May I ask however why this matter was not touched at all in your study?

Like I said I am waiting for your complete data, to be able to comment more precisely.
User avatar
MicAtCyp
Regular Contributor
Regular Contributor
 
Posts: 1579
Joined: Sat Apr 24, 2004 10:10 am

Postby MicAtCyp » Thu Dec 02, 2004 9:46 pm

Erol wrote: It should require acceptance from the TC side that on some issues they will be subject to a GC numerical majority and an acceptance from GC that on some issues they will subject to a TC communites equality. That is the compromise.


I totally agree with you Erol. I understand your concern that most propably a lot of GCs and a lot of TCs currently cannot digest this compromise. However I don't think "these many" are the majority. And this makes me optimistic, that in the end, not only there will not be an effort to overthrow this compromise, but people will understand that this compromise brings interesting pleasure, and no trouble at all in their lives.

The problem I see however is not that. I ‘m sorry to repeat it once more, but the position of your leadership regarding the issue of equality is not the same as yours.*

Erol wrote: Can any GC on this forum state that they accept that the TC community SHOULD have a RIGHT to a status greater than that of just a minority and that such recognition is fair and just? I am beginning to wonder.


I consider this as kind of "insult" against me Erol, because, if you remember we agreed on your view in the past. Remember you also sugested to apply as a unified Cypriot people to the UN after it is apllied and proved successful, and I didn't object to that, I even tried to discuss and search the possibilities of how to do that.

I always however said and repeat it again, and again, and again. Look there *
User avatar
MicAtCyp
Regular Contributor
Regular Contributor
 
Posts: 1579
Joined: Sat Apr 24, 2004 10:10 am

Postby erolz » Thu Dec 02, 2004 10:23 pm

MicAtCyp wrote: And this makes me optimistic, that in the end, not only there will not be an effort to overthrow this compromise, but people will understand that this compromise brings interesting pleasure, and no trouble at all in their lives.
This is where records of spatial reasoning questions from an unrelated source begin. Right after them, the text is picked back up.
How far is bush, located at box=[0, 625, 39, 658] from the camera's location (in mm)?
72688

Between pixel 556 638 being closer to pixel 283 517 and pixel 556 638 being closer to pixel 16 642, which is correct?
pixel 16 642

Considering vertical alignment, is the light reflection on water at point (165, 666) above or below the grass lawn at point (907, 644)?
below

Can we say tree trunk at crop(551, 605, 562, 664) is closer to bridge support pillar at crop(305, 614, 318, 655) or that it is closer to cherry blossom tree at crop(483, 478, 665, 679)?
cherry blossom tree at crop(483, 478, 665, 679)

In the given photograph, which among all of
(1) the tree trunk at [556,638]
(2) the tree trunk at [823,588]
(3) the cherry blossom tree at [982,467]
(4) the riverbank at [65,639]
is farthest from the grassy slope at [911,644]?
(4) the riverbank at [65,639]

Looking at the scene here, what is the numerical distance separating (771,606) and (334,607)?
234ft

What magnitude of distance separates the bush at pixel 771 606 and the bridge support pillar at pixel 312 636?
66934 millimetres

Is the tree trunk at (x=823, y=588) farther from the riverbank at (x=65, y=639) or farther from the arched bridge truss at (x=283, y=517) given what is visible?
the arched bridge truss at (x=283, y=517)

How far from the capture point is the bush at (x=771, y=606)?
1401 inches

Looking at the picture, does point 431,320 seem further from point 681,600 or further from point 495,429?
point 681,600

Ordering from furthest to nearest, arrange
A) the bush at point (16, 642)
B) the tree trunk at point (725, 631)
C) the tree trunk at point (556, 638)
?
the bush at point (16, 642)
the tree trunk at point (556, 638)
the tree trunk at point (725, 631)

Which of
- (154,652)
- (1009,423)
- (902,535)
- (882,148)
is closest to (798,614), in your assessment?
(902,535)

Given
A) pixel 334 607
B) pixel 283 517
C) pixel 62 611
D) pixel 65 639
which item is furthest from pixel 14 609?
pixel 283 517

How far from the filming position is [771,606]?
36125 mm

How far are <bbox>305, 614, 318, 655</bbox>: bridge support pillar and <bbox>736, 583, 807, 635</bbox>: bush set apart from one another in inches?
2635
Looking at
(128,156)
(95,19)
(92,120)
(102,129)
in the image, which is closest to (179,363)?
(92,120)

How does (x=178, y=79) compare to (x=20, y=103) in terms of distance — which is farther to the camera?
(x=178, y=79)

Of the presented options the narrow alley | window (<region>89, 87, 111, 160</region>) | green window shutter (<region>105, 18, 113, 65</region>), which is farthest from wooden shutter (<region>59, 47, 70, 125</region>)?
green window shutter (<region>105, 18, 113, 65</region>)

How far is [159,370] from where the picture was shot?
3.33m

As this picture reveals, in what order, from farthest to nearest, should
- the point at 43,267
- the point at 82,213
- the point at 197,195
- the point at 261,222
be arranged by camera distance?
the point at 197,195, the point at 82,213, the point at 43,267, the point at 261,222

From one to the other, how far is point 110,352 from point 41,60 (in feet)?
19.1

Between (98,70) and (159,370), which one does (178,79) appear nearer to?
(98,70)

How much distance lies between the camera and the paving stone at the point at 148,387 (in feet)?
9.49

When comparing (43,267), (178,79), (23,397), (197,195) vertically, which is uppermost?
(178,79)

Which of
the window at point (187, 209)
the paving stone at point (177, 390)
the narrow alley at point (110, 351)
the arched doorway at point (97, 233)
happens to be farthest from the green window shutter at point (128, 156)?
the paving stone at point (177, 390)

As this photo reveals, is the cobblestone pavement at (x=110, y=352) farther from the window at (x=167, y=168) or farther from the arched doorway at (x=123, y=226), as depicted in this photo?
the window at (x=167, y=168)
I sincerely hope you are right but still fear the consequences (for all) if you are not.

MicAtCyp wrote:I ‘m sorry to repeat it once more, but the position of your leadership regarding the issue of equality is not the same as yours.*


Undoubtedly so.

MicAtCyp wrote:I consider this as kind of "insult" against me Erol, because, if you remember we agreed on your view in the past.


I appologise for any offence I may have caused. It was not my intent.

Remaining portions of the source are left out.